Case ID: georgia-decisions_1/html/0168-01.html
Source: Caselaw Access Project
Author: {"author": "WILLIAM EZZARD, j, s. c. c. o<", "license": "Public Domain", "url": "https://static.case.law/"}
Date Created: 2024-08-24T03:29:51.129683

FAYETTE SUPERIOR COURT,
    September Term, 1842.
    William Jack and John T. Davis vs. John Watson, John Simmons and Josiah N. Elder, Justices, &c.
    
      Certiorari.
    
    1st. Where several cases are brought in a Justice’s Court, upon notes given as the consideration of the same contract, the Superior Court will not interfere, unless it were set up as a matter of defence.
    2nd. If the defendant to actions in a Justice’s Court, intends to rely on a former recovery in defence, he must plead it, and if not insisted on in the Court below, this Court will not interfere.
    The facts in this case, as they appear by the petition of the defendants in the Court below, and the return of the Justices of the Peace, do not, in the opinion of the Court, call for its interposition.
    The grounds upon which it is alleged that error was committed, are :
    That the aggregate amount of the notes sued on, exceed the sum of thirty dollars ; and,
    That the notes sued on have been prosecuted to judgment between the same parties in a former suit.
   What may be the opinion of the Court m regard to the first ground, is not now material: because it does not appear from the return of the Magistrates, that a defence of that sort was relied on at the trial. If the defendants in the Justices’ Courts rely on the want of jurisdiction of sums amounting in the aggregate to more than thirty dollars, which spring out of the same contract and between the same parties, as they insist was the case here, they' should have pleaded their exceptions in a regular and legal way.
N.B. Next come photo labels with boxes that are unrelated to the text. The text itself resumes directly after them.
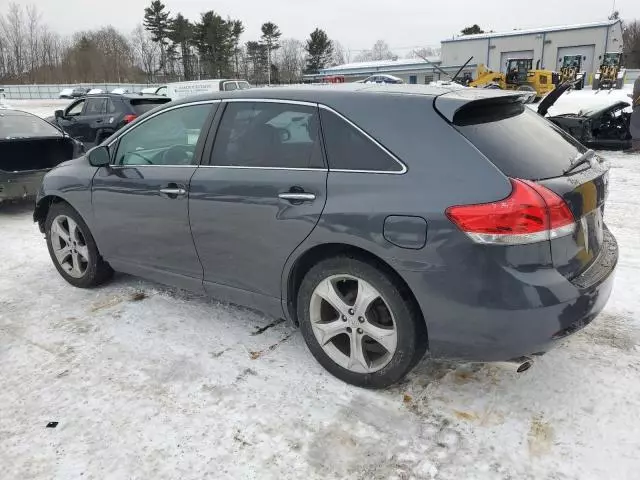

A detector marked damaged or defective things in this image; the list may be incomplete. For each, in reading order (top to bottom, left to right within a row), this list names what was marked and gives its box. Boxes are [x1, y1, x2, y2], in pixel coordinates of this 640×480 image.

damaged car [0, 109, 85, 203]
damaged car [536, 81, 632, 151]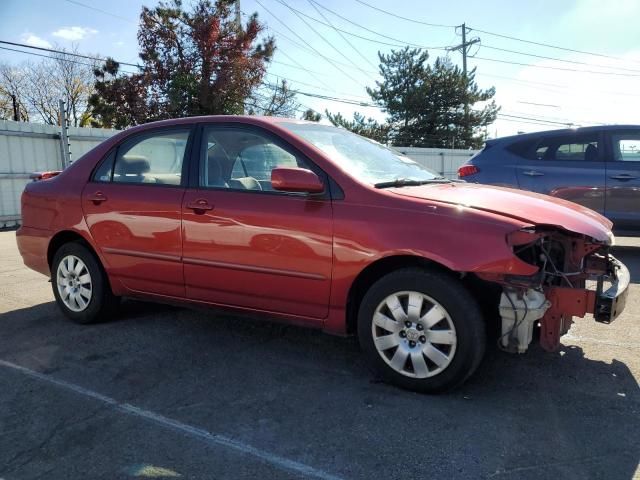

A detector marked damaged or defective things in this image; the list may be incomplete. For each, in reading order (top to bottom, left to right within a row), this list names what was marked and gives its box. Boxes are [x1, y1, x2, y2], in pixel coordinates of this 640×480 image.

damaged red sedan [16, 117, 632, 394]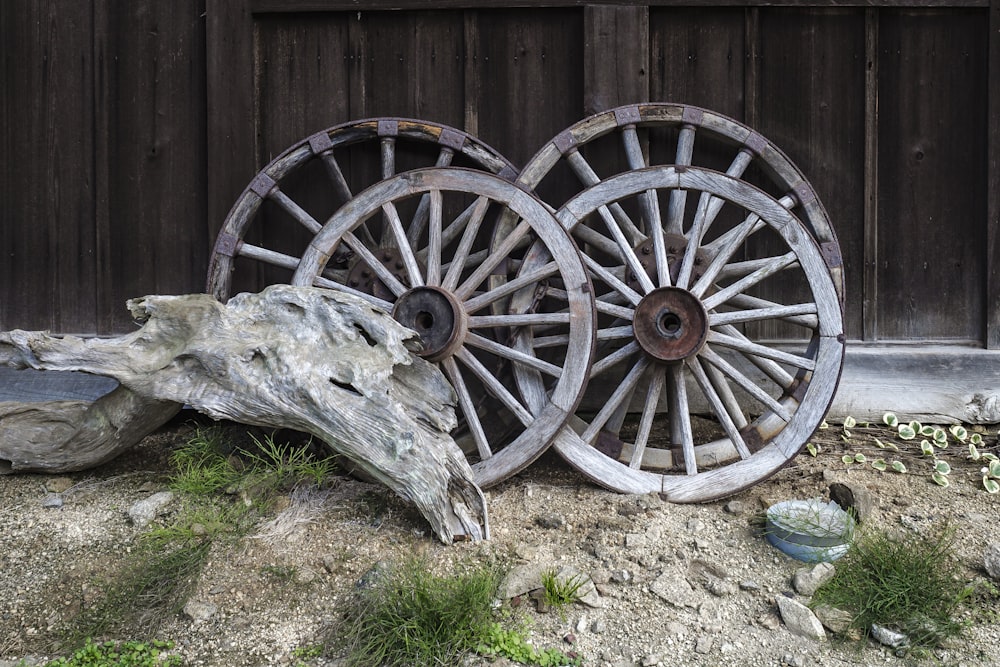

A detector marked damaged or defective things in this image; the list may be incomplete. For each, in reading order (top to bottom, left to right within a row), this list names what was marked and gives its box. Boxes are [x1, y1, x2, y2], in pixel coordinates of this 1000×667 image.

rusty metal hub [628, 234, 708, 288]
rusty metal hub [392, 286, 466, 362]
rusty metal hub [636, 286, 708, 362]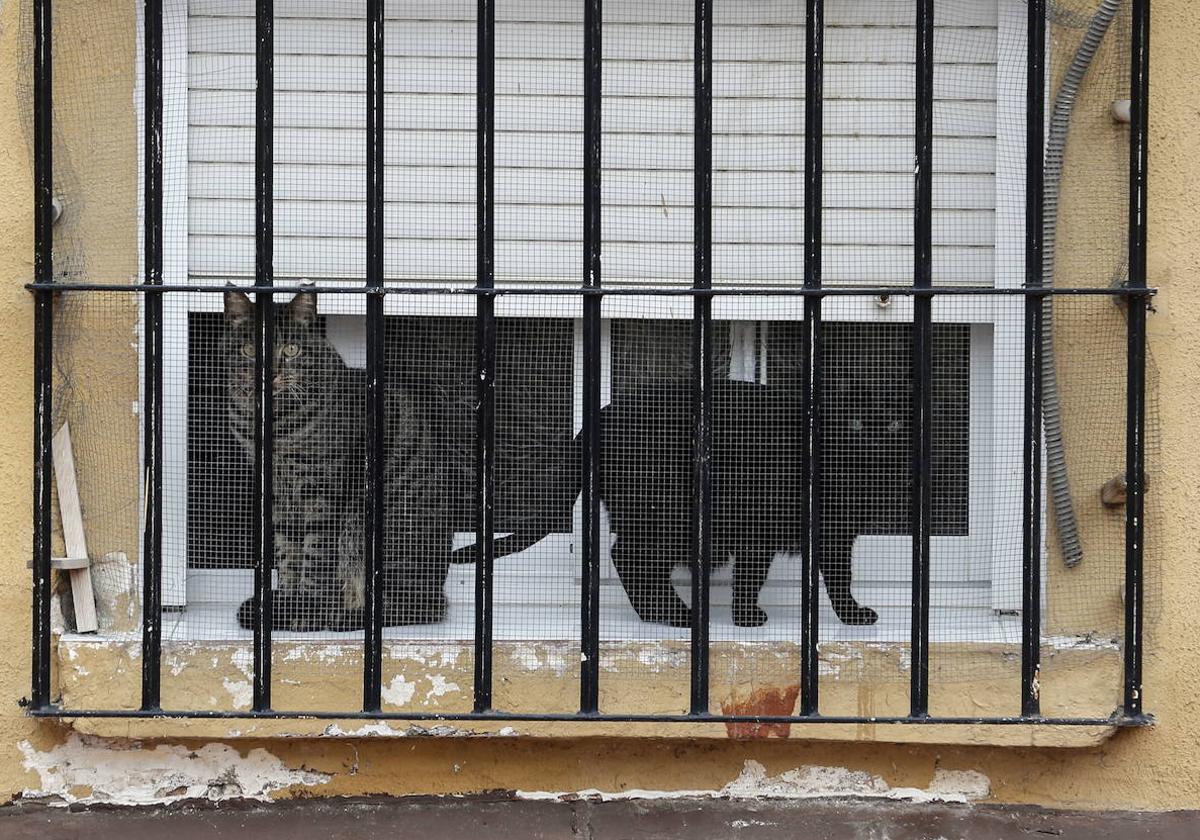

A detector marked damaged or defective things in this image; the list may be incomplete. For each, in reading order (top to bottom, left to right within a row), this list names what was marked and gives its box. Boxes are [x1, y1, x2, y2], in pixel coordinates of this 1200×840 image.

peeling paint [19, 736, 328, 808]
It does not appear by the return of the Magistrates that they relied on any such defence.

In regard to the second ground : it was competent for the defendants to have pleaded the former recovery, in bar of the second actions, but it does not appear from the return, that they did rely upon any such plea*

The certiorari is therefore dismissed, and the proceedings below Confirmed.